===== Text segment
CSI Whanganui

Riding the zeitgeist and cleaning toilets – epiphanies while working the nightshift

The audio for “CSI Whanganui” is featured in this episode ☝️ of the Without a hitch podcast

I was riding the zeitgeist. I’d recently dropped out of the Whanganui School of Design, but was still living amongst the artists and designers toiling away at their craft with a fervour you could warm your hands over. Part of a movement without having to move.

My flat was above a fish and chip shop on the main drag. My window looked across an alleyway at the wall of the movie theatre next door; I could practically reach out and touch those mossy bricks. Smoke from the smoker downstairs would drift through our ratty washing line. Everything ended up smelling a little fishy.

I toiled at wondering what to do next; motivated by my industrious creative friends, yet also enamoured of doing very little. I was constantly interrupted by the inconvenient question of money. My mum recommended a night-cleaning job that came up. This job wasn’t really part of the zeitgeist, but it would pay in real dollars.

At least I was good at cleaning. The vacuum was my instrument of choice. There was art in massaging all the carpet fibres into parallel rows, unsullied by a single footfall.

Our inner-city night-cleaning junket started at the bank. It was eerily quiet; all the transactions had turned in for the night. Danny, the boss, materialised next to me. He was so light-footed and soft-spoken he might have been part vapour.

“Just the spots that need it,” he said.

He watched my conventional vacuum motion, sweeping up a column of carpet and back again, but shook his head.

“Watch,” he said. He scanned the floor, spotted a single pencil shaving, sucked it up with the nozzle and gave me the thumbs up.

We were here to give the impression of cleaning. To evict an offending flake of pastry Janella the bank manager had dropped scoffing a pie at her desk. This cleaning philosophy would make us faster, Danny implied – you had to read between the lines. He called it “spot cleaning”; I called it “not cleaning”.

Toilets were the exception. When Danny demonstrated how to clean the toilet – as though I’d never done it before – he did it properly: brush, cleaner and everything.

At the doctor’s clinic we merely touched up any obvious desk dust. Then we moved on to a medical lab, a place thick with biological smells. I would barely permit myself to breathe. There we would lug around a pail with a foot-operated ringer, and slosh about patches of floor with a mop resembling a knot of dirty, overcooked noodles.

My mind would wander in the 2am quiet. I imagined a forensic team for CSI: Whanganui examining our work and reporting back to the boss: “It appears that they’ve been brewing a powerful soup of bacterial colonies on the floor itself.”

We had to empty these monstrous black rubbish bags into skip bins out the back of the lab. I worried about getting stabbed by a syringe through the plastic, thereby transforming into a zombie and initiating the apocalypse. It would be a tragedy for such a thing to happen for the sake of this sort-of cleaning job.
==========
Work to be completed — Pick up the night-cleaning essay after its last paragraph and keep writing it in the same voice.
===== Records supplied
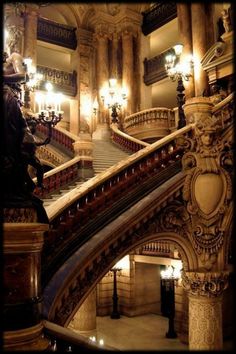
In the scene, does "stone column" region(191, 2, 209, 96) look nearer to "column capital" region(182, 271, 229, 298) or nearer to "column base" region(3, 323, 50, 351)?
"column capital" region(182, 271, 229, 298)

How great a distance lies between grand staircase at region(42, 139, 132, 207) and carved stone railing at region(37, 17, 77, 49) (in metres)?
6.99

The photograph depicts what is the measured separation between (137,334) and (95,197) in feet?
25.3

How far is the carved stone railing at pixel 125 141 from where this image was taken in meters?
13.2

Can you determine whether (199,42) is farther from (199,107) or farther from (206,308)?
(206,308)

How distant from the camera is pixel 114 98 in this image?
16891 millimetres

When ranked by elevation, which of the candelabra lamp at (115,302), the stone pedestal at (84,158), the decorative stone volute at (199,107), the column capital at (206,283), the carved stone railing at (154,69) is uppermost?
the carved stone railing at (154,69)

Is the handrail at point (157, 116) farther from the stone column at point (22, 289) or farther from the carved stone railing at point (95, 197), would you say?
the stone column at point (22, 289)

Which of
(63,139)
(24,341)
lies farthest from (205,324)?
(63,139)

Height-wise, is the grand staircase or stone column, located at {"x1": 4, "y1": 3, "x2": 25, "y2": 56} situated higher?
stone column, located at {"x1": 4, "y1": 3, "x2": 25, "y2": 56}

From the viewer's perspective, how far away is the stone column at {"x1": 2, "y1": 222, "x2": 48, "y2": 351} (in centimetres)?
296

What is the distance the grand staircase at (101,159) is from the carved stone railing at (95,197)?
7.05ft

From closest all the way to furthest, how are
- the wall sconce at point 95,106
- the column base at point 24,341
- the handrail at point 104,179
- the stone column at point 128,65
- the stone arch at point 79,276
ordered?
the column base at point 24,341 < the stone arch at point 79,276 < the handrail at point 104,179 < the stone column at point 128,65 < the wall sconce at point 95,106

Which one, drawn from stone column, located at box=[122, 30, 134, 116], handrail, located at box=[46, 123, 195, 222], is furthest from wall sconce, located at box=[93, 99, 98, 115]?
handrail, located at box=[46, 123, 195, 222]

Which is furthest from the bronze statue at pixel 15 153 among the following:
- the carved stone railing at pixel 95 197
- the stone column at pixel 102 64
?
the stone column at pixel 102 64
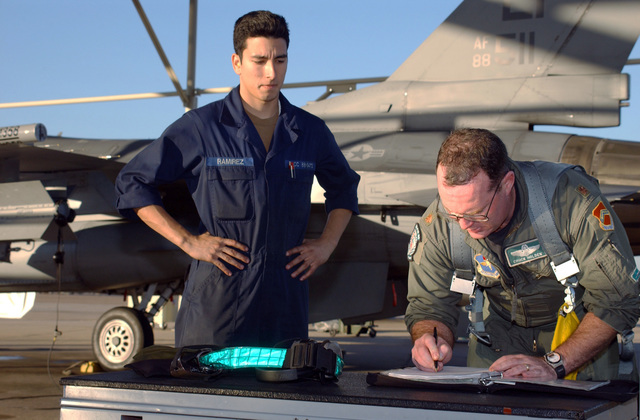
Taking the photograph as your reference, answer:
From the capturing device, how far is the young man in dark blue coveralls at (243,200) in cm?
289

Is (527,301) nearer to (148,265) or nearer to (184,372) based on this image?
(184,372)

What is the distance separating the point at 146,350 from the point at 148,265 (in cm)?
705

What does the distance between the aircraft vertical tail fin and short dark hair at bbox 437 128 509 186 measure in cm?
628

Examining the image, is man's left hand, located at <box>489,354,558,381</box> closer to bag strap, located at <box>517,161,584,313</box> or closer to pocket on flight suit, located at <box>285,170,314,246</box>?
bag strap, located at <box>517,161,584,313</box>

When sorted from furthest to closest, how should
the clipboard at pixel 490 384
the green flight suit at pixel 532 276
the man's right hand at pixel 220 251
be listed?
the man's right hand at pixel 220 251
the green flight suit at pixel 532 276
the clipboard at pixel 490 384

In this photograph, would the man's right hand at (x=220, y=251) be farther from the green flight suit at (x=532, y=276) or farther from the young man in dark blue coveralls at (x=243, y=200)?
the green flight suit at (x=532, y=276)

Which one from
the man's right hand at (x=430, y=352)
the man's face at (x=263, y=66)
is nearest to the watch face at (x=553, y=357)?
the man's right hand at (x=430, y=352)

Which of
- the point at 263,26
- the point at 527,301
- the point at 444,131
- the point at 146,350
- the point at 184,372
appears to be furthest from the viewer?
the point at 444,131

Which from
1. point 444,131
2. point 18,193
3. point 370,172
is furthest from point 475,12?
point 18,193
==========
===== Records supplied
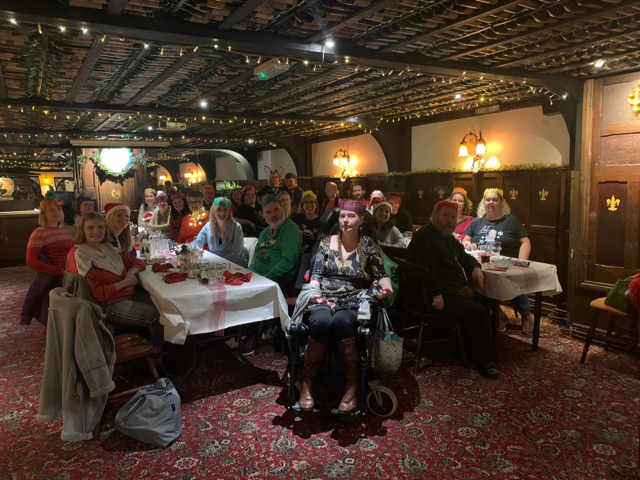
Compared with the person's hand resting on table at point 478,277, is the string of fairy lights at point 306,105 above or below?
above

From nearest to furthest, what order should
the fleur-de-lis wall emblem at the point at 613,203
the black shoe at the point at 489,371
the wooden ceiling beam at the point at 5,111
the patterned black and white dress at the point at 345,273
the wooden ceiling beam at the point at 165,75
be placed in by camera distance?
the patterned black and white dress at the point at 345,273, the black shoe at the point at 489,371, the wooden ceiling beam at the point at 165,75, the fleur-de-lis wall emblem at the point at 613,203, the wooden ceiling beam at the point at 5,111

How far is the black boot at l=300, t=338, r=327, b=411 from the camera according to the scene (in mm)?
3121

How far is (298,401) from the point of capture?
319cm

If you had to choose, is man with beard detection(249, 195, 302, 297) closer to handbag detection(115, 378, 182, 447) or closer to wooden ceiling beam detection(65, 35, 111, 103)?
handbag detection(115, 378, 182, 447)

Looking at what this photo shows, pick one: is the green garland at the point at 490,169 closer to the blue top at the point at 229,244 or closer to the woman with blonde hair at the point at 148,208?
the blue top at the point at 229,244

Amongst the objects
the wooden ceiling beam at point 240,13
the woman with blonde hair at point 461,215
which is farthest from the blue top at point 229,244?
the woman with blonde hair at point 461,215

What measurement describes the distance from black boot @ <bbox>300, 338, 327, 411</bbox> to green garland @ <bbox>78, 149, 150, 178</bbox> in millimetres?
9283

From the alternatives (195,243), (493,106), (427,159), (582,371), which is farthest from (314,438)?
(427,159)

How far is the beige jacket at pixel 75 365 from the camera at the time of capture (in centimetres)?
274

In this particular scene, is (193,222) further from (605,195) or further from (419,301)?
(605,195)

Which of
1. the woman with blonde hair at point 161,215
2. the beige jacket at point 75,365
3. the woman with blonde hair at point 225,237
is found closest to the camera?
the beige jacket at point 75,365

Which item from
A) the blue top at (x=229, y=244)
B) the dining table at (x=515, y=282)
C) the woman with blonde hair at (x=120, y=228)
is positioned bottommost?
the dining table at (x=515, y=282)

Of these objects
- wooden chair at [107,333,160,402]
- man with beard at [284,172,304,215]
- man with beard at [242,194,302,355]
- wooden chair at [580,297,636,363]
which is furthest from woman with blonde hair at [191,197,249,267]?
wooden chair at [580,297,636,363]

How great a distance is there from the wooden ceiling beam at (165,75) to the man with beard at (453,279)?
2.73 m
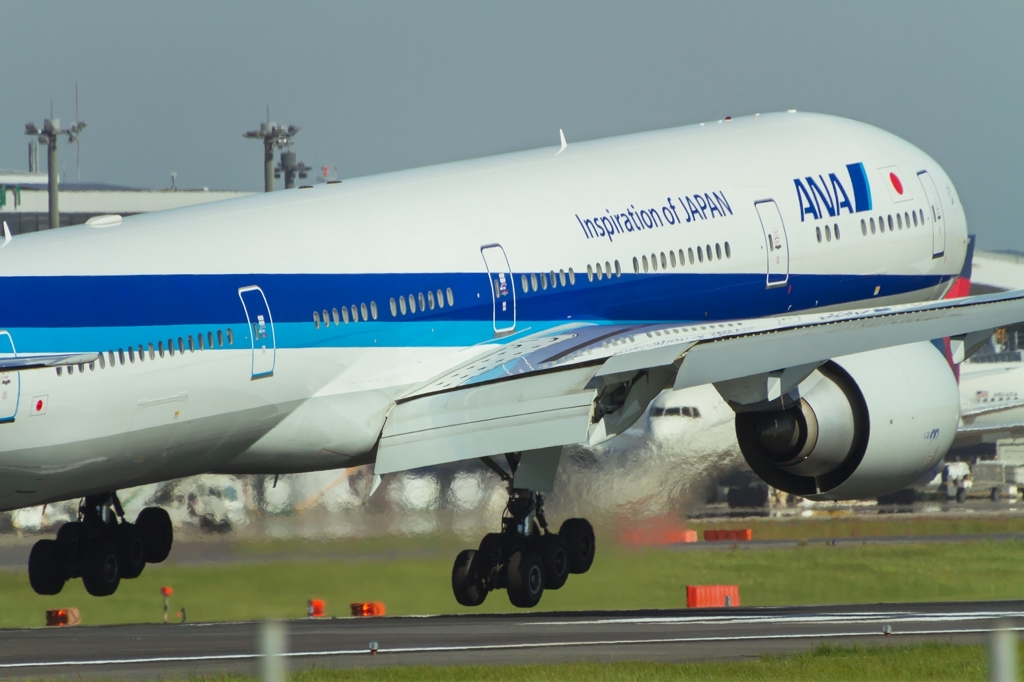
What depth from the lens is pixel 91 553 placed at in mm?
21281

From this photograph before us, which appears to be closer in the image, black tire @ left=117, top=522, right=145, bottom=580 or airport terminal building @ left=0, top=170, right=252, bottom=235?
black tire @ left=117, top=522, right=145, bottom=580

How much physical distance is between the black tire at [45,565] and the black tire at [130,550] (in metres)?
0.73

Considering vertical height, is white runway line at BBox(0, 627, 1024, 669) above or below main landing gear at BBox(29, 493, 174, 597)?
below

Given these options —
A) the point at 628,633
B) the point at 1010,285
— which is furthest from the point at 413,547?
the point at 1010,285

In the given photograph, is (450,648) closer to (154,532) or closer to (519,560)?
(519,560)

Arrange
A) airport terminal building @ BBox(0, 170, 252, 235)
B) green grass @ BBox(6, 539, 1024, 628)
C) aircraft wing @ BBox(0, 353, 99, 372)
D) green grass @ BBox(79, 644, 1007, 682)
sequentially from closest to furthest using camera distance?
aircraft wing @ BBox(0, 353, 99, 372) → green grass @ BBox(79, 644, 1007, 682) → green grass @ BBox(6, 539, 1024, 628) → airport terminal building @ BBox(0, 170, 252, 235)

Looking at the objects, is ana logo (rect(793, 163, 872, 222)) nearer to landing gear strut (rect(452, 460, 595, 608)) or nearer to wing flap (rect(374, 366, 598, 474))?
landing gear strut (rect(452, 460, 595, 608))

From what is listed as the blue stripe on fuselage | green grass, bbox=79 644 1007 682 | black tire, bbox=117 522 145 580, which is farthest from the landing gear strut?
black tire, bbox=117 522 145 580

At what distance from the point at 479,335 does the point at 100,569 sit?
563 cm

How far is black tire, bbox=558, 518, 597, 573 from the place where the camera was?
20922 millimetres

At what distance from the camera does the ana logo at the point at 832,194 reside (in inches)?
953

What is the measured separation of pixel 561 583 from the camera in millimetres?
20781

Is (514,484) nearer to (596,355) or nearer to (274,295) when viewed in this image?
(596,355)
==========
===== Records supplied
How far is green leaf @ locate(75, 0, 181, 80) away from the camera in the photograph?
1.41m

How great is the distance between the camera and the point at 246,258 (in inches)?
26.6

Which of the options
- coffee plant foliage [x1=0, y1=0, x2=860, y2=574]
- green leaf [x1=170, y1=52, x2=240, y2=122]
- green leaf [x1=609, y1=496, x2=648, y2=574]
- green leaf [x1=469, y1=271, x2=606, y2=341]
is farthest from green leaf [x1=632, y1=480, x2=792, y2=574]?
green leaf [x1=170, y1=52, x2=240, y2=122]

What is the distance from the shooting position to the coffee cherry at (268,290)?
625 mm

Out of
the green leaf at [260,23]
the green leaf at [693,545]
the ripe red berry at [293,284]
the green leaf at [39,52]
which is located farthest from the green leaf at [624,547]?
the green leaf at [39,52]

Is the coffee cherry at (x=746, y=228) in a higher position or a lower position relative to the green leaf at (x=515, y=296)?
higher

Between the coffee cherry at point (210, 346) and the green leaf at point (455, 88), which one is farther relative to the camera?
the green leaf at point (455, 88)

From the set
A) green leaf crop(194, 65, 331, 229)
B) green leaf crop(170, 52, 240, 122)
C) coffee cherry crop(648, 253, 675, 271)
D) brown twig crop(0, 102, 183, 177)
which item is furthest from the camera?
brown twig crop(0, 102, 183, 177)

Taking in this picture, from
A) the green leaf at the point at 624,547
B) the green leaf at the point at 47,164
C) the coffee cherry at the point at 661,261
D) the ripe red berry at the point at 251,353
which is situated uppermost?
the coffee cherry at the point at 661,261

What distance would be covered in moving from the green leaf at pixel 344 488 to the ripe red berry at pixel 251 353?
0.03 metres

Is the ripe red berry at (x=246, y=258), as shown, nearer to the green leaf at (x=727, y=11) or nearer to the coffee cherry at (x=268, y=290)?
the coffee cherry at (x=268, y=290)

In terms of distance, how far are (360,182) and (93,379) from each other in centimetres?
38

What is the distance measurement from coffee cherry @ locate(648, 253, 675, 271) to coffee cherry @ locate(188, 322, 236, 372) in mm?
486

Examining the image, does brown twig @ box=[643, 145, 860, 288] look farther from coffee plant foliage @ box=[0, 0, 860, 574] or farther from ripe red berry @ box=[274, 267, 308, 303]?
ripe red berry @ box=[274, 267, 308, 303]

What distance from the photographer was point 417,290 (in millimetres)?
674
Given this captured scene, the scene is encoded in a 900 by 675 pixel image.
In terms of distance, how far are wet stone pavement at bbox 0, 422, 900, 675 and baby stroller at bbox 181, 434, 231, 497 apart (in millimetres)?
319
==========
Response for this exercise —
The courthouse was the last destination on the nightly roster. There were so many wooden banisters I wanted to polish, if I could just have the time or the cleaning products. By this point we’d be running so low on disinfectant Danny would set to diluting the rest with water to some absurdist homeopathic concentration.

Deep in the bowels of the courthouse were the cells: basically a dungeon with concrete walls and a lidless stainless-steel toilet. Danny whispered that sometimes disgruntled detainees adorned the cell walls with whatever they had available.

“Let me know if you ever need... help,” he said. I was unnerved by what was left unsaid.

And so it went. Spot cleaning by night, in bed by day. Skin infused with the smell of watery disinfectant. Haunted by an outrageous lack of rigour. It wasn’t quite the superhero backstory I’d imagined for myself.

One morning back at the flat, I accidentally knocked my flatmate’s hoop earring into the toilet bowl. It sank, shiny against the old browned porcelain. I immediately reached in and scooped it up, fingernails scraping on the bottom. I rinsed the earring and put it back next to the toothpaste. Then I looked at my hand. I had become someone who would dip his hand into a toilet without hesitating.

A few weeks later, I descended the courthouse stairs to the cells and paused at the threshold. Danny materialised beside me. We looked at the walls, smeared with brown. I covered my face with a hand. Danny made eye contact and signalled to me with a nod: I’ll take this one, mate. He could tell the protégé was not ready to tackle the Horror.

At the end of the night Danny came up the stairs looking weatherbeaten. We gave each other another nod. This one meant, “Maybe I’ll see you round. But probably not.”

I could claim the high ground and say that I left because I never even got to do an average job well. The great injustice of it. A mark on my honour as a vacuum cleaning maestro. The reality was, though, that I just didn’t care enough about this gig to willingly deal with the Horror. Also, well: being a cleaner appeared to be making me less clean. I decided I’d rather be on the bones of my arse. Again.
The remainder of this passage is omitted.